# Mitigating Unfairness in the Law School Dataset

In this example, we will examine the well known Law School Admissions dataset, provided by [Project SEAPHE](http://www.seaphe.org/databases.php). The motivation was to gain a better understanding of race in law school admissions, and ensuring that students who would ultimately pass the bar exam were treated fairly.

## Obtaining the Data

We obtain the data from the `tempeh` package. The main feature data (which we will refer to as $X$) has two features - undergraduate GPA and LSAT score. The label (which we call $y$) is 0 or 1 dependent on whether that student passed the bar exam. Finally, we also have the race of the students ('black' or white') as a sensitive attribute, which we will refer to as $A$.

We start by loading the data, which have already been split into "train" and "test" subsets for us. However, we do need to rescale the two features in $X$ to lie in the range $[0, 1]$:

In [None]:
import numpy as np
import pandas as pd

from sklearn.preprocessing import MinMaxScaler

from tempeh.configurations import datasets
dataset = datasets['lawschool_passbar']()

scaler = MinMaxScaler()

X_train = pd.DataFrame(scaler.fit_transform(dataset.X_train), columns=dataset.features)
X_test = pd.DataFrame(scaler.fit_transform(dataset.X_test), columns=dataset.features)

y_train = pd.Series(dataset.y_train.squeeze(), name="Pass Bar")
y_test = pd.Series(dataset.y_test.squeeze(), name="Pass Bar")

A_train = pd.Series(dataset.race_train, name="Race")
A_test = pd.Series(dataset.race_test, name="Race")

SHORT EXERCISE 1.
Put the stretch of the listing from the line containing "Given what you" through the end of the listing into a JSON list of strings, one string per line, leaving out blank lines.
The law school notebook and the listing were taken from separate sources.

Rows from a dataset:
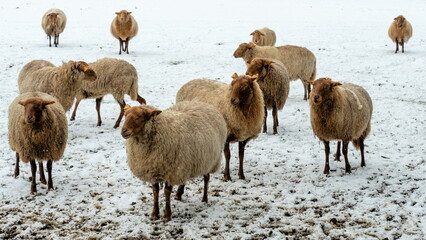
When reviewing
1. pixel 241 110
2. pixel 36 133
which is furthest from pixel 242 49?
pixel 36 133

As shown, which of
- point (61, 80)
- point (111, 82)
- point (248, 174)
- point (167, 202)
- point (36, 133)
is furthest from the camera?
point (111, 82)

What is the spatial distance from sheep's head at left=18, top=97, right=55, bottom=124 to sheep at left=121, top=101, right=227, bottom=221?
1.55 m

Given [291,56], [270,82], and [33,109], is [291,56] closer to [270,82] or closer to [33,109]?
[270,82]

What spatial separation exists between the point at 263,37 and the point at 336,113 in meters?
10.4

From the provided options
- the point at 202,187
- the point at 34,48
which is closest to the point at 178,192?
the point at 202,187

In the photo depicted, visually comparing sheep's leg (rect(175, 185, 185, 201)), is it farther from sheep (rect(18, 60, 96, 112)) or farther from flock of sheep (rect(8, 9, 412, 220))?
sheep (rect(18, 60, 96, 112))

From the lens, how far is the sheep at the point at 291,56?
12789 mm

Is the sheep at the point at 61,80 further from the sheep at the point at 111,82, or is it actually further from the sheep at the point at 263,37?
the sheep at the point at 263,37

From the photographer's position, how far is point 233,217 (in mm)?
6098

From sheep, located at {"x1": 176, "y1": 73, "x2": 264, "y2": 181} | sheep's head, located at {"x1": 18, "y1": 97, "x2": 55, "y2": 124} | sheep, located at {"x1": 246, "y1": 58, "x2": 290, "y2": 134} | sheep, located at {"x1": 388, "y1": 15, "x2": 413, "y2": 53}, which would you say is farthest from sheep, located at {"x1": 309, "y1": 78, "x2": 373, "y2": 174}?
sheep, located at {"x1": 388, "y1": 15, "x2": 413, "y2": 53}

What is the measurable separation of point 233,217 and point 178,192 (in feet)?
3.07

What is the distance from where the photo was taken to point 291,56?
12.8m

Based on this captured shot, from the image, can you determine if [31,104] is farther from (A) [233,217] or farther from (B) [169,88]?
(B) [169,88]

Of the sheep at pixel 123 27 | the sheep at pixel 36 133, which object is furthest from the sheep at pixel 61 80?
the sheep at pixel 123 27
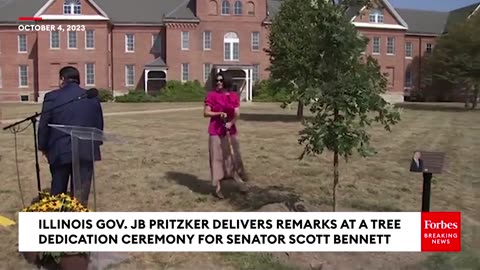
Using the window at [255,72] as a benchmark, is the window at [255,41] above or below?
above

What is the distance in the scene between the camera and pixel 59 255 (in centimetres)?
459

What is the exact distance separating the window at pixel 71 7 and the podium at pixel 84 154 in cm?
4537

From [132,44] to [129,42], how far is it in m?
0.34

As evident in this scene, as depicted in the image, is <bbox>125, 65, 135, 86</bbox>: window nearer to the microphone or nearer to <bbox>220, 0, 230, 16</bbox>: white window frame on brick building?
<bbox>220, 0, 230, 16</bbox>: white window frame on brick building

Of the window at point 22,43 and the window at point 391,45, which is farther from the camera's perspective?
the window at point 391,45

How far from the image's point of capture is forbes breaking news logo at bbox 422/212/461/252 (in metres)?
5.02

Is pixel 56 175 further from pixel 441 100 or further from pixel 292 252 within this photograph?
pixel 441 100

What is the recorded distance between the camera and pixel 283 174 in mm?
10031

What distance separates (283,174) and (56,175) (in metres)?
5.00

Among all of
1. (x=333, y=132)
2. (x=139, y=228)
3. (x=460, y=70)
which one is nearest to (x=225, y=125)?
(x=333, y=132)

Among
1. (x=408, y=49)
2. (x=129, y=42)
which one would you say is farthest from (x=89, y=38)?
(x=408, y=49)

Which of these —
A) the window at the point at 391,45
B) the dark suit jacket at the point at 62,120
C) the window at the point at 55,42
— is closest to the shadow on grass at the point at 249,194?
the dark suit jacket at the point at 62,120

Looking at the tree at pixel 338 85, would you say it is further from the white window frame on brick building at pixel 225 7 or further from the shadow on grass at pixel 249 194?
the white window frame on brick building at pixel 225 7

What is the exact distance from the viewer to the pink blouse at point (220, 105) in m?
7.50
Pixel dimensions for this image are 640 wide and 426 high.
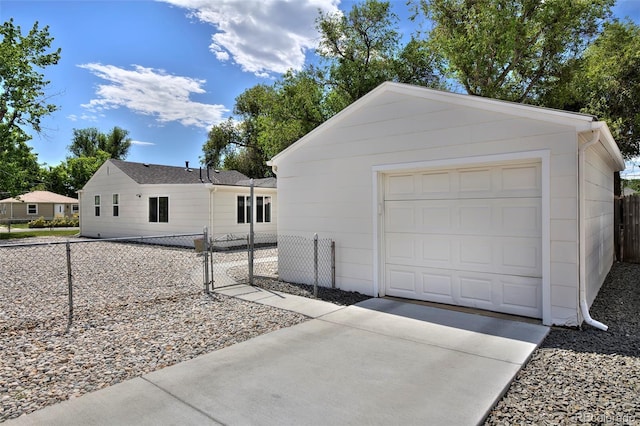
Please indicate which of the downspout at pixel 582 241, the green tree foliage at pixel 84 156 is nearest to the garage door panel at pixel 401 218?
the downspout at pixel 582 241

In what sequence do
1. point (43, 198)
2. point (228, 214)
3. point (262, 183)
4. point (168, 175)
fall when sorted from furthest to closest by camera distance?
point (43, 198) < point (168, 175) < point (262, 183) < point (228, 214)

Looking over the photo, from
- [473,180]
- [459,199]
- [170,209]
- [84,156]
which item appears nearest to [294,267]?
[459,199]

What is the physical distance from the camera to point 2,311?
18.6 feet

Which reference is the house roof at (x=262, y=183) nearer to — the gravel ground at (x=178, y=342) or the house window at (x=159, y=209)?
the house window at (x=159, y=209)

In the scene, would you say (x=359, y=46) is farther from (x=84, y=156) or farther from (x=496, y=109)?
(x=84, y=156)

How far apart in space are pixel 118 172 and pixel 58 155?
35983mm

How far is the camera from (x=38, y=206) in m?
37.0

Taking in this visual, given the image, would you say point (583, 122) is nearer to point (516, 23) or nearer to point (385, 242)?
point (385, 242)

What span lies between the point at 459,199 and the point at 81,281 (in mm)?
7874

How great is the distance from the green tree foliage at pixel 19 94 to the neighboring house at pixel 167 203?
451 cm

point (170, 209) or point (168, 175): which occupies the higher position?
point (168, 175)

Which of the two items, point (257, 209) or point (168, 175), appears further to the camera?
point (168, 175)

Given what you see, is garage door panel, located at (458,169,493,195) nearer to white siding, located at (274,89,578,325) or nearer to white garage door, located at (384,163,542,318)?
white garage door, located at (384,163,542,318)

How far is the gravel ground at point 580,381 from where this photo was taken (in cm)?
273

SHORT EXERCISE 2.
Write what comes next in the law school fairness notebook, picking up after its last line.

ANSWER 1.
[
  "Given what you see, is garage door panel, located at (458,169,493,195) nearer to white siding, located at (274,89,578,325) or nearer to white garage door, located at (384,163,542,318)?",
  "white garage door, located at (384,163,542,318)",
  "How far is the gravel ground at point 580,381 from where this photo was taken (in cm)?",
  "273"
]

ANSWER 2.
Now, let us examine the data. First, we can look at the breakdown of students by race in the dataset. We see that there are far more white students than black, which is already a suggestion of bias in the data:

In [None]:
l, c = np.unique(dataset.race_train, return_counts=True)
for i in range(len(l)):
    print("Number of {0} students is {1}".format(l[i], c[i]))

We can also start using the group metrics from `fairlearn` to examine things such as the final pass rate for the bar exam. Both rates are high, although higher for whites:

In [None]:
from fairlearn.metrics import group_mean_prediction

def group_metric_printer(name, group_metric_result):
    print("{0} overall {1:.3f}".format(name, group_metric_result.overall))
    for k, v in group_metric_result.by_group.items():
        print("{0} for {1:8} {2:.3f}".format(name, k, v))

unused = np.ones(len(dataset.y_train))
group_metric_printer("Pass Rate", group_mean_prediction(unused, y_train, A_train))

In [None]:
from fairlearn.metrics import group_roc_auc_score

for column_name in X_train:
    column_data = X_train[column_name]
    title = "ROC-AUC {0}".format(column_name)
    group_metric_printer(title, group_roc_auc_score(y_train, column_data, A_train))

#dataset.X_train[:,0]

#print(dataset.features)

# Should look at these by group too
#print(roc_auc_score(dataset.y_test, dataset.X_test[:,0]))
#print(roc_auc_score(dataset.y_test, dataset.X_test[:,1]))

## An Unmitigated Predictor

As a point of comparison for later, we can train a predictor without regard to fairness. Recall that the training features in `X` are just LSAT and GPA scores.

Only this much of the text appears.